Askeri kapasiteler arasındaki büyük farka rağmen bugün sahada var olan denge, Filistinlilerin kahramanlığı, kararlılığı ve azmi sayesindedir. Bu bakımdan, büyük bir fark oluşturup sahadaki dengeleri Filistin direnişinin lehine değiştiren unsurun olağanüstü bir şekilde direnen Filistin insanı olduğu söylenebilir. Nitekim Filistinliler, asgari düzeydeki maddi ve askeri imkanlarıyla kahramanca direniş gösteriyor ve silahlarla donanmış bir ordunun saflarına bu kadar kayıp verdirip onu savaşın herhangi bir hedefine ulaşmaktan alıkoyuyor. Bunu, cephane ve silah sağlamak için hava ve deniz köprüleri kuran ABD’nin başını çektiği en güçlü uluslararası tarafların desteklediği orduya karşı yapan direnişe askeri yardım sağlansa ve bazı kardeşleri tarafından bir omuz verilse durum ne olurdu bir düşünün!
Bu boşlukların açık kalmaya devam etmesi, sadece halkı ve direnişiyle Gazze Şeridi için değil, aynı zamanda bütün bileşenleriyle Filistin davasının geleceği için de tehlike arz etmektedir. Aynı zamanda çeşitli tarafların tutumlarının yukarıda bahsedildiği gibi aynı şekilde devam etmesi de oldukça önemli tarihi bir anda, dini, milli, ulusal ve ahlaki sorumlulukların terk edilmesi olarak kayıtlara geçecek ve dünyadaki hegemonik ülkelerle bağlantılı dış ve iç faktörlerin etkileşimi sonucunda orta ve uzun vadede bu tarafları ve geleceklerini etkileyecektir.

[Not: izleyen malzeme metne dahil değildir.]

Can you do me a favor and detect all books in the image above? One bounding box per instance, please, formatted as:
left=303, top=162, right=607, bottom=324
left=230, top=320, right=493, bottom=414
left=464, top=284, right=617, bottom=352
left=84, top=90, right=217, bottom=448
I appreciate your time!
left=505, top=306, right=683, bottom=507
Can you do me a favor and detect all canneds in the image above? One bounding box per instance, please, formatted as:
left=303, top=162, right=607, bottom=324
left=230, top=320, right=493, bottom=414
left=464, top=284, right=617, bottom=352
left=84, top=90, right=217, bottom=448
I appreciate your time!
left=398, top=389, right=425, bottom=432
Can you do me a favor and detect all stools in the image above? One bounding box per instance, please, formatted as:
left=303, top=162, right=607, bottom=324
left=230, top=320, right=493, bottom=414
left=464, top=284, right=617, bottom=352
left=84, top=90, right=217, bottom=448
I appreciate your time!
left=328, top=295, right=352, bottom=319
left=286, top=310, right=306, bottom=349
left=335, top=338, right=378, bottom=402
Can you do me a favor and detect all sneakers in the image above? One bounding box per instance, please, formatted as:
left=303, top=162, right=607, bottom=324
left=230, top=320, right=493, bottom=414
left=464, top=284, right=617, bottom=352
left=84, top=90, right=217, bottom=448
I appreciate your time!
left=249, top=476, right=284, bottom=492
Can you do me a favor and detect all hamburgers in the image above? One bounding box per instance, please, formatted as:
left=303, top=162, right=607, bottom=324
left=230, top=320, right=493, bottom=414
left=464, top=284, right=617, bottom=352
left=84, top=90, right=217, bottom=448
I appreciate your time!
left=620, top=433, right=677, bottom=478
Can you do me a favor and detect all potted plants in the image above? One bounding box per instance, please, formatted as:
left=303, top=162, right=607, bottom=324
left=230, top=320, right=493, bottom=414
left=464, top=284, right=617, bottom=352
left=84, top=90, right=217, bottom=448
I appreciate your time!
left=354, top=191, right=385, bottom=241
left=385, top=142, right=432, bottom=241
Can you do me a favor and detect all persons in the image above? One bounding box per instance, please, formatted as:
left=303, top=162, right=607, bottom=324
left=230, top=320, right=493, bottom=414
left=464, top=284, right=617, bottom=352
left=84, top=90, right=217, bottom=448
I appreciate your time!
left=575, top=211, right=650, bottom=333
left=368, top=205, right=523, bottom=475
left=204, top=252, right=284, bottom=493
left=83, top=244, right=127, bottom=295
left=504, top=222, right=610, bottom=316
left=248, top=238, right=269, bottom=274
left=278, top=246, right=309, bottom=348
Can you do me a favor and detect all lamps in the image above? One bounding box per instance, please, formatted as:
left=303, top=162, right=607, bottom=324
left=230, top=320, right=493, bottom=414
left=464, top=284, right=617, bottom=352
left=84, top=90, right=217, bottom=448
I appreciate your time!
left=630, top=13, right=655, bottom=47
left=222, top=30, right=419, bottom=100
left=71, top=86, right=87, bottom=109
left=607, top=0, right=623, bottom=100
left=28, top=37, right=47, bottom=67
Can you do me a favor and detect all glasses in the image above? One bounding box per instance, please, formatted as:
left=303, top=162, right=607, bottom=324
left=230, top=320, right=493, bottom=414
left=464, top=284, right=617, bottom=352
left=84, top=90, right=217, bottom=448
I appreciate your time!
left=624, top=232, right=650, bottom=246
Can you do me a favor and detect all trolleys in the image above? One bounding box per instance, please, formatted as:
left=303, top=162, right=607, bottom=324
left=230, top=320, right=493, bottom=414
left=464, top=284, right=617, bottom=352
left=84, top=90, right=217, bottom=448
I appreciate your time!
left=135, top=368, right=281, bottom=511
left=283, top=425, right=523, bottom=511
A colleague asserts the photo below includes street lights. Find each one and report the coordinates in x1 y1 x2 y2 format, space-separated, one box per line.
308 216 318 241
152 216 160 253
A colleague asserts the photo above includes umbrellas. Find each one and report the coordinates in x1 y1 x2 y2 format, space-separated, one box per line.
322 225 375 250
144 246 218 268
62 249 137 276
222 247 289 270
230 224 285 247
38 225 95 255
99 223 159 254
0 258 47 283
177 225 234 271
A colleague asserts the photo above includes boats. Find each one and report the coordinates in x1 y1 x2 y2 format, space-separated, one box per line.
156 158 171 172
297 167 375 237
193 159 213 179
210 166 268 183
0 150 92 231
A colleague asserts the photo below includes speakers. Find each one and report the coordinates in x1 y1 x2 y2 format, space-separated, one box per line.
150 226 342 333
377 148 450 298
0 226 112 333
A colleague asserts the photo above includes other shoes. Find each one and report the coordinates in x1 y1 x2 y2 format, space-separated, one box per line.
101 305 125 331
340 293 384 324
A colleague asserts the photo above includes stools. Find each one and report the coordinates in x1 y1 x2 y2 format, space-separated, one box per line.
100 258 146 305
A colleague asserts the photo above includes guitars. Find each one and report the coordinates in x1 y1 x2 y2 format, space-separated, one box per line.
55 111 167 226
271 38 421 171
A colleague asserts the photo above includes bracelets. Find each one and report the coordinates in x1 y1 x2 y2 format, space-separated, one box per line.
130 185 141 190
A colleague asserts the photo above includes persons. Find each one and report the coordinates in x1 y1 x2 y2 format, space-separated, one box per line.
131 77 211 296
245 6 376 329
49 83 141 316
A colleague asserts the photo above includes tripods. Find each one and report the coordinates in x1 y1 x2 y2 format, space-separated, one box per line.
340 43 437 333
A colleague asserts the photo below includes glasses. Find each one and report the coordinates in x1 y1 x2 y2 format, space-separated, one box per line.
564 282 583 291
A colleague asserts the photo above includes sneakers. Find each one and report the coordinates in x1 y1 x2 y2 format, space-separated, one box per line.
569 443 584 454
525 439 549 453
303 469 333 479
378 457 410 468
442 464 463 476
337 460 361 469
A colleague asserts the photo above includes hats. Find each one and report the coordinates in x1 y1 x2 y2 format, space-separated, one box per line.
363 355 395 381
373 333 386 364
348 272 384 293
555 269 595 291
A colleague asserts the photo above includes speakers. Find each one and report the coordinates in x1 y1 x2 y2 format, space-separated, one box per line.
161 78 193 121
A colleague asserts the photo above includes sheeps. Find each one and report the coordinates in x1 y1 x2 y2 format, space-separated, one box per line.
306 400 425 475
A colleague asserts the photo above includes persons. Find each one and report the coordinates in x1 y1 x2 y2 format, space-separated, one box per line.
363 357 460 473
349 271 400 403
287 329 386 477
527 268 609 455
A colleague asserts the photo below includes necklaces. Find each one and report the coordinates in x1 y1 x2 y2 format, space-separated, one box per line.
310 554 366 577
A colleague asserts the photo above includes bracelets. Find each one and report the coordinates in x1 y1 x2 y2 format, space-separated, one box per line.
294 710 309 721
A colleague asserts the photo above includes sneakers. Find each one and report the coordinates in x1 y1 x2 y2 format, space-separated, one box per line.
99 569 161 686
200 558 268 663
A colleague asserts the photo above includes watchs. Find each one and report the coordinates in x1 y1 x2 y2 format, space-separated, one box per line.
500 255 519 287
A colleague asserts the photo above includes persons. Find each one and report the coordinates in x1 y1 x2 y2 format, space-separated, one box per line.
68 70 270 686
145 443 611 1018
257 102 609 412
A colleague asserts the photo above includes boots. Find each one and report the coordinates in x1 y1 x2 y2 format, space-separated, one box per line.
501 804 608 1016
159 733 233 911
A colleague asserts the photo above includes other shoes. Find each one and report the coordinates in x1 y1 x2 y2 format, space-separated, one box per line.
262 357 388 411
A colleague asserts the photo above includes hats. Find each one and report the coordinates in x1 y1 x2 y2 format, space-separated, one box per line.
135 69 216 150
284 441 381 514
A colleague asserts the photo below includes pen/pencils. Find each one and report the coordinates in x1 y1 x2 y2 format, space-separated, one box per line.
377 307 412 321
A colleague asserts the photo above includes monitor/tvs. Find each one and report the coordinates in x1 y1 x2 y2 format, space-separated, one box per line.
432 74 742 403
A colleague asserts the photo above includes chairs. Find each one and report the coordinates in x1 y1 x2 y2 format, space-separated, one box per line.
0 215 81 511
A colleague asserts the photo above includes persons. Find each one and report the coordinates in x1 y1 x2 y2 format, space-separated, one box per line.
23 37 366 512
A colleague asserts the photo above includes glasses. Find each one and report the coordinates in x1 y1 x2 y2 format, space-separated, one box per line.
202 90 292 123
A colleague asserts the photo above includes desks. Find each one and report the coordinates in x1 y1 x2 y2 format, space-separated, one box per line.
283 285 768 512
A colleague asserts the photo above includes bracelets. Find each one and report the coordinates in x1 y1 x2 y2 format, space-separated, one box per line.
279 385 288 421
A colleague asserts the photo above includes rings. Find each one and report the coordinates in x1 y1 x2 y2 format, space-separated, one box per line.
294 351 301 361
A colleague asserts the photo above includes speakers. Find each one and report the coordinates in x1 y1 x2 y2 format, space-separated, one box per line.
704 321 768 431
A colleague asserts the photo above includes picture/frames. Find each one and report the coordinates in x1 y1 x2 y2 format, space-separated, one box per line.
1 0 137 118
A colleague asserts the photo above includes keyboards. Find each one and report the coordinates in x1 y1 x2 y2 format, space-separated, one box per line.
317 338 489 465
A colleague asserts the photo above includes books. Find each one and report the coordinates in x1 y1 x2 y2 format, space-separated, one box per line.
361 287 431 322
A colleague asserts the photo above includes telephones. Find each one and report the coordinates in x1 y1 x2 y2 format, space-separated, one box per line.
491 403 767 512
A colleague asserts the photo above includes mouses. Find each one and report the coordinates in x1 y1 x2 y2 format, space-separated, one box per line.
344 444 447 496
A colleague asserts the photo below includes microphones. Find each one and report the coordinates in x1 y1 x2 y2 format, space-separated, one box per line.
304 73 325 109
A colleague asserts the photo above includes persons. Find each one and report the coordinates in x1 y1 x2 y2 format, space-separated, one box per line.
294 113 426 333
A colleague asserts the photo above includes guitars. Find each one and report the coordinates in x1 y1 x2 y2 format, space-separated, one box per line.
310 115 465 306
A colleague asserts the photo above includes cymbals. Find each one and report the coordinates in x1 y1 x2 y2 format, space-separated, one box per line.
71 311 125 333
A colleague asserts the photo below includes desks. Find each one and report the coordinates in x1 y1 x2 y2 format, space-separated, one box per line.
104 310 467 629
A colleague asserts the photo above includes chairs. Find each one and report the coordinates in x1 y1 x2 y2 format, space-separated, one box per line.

İşgalci gücün savaşın aylarca veya daha uzun sürebilecek üçüncü aşamasından söz etmesi, dört bir yandaki Filistinlilerin ikinci intifadaya benzer şekilde “Aksa İntifadası” ile işgale karşı uzun bir direniş dalgasına girmesine zemin hazırlıyor. Bunun sonucunda işgalci güç yenilgiye uğrayabilir, Filistinliler bazı siyasi haklarını elde edebilir ve dünya, Filistin sorununun çözülmesi gerektiğini ve hiç kimsenin Filistinlileri ve onların davasını göz ardı edemeyeceğini kabul etmek zorunda kalabilir.
Öte yandan, aynı zamanda bu, tüm Arap halklarının ve ülkelerinin hesaplarını yeniden gözden geçirmeleri ve tutumlarını dini, milli ve insani sorumluluklarına göre ayarlayıp çıkarlarına ve geleceklerine hizmet edecek şekilde değiştirmeleri için bir fırsat teşkil edebilir.
*Dr, Vizyon Siyasi Kalkınma Merkezi Genel Müdürü
Bu makale Aljazeera.net’de yayınlanmıştır.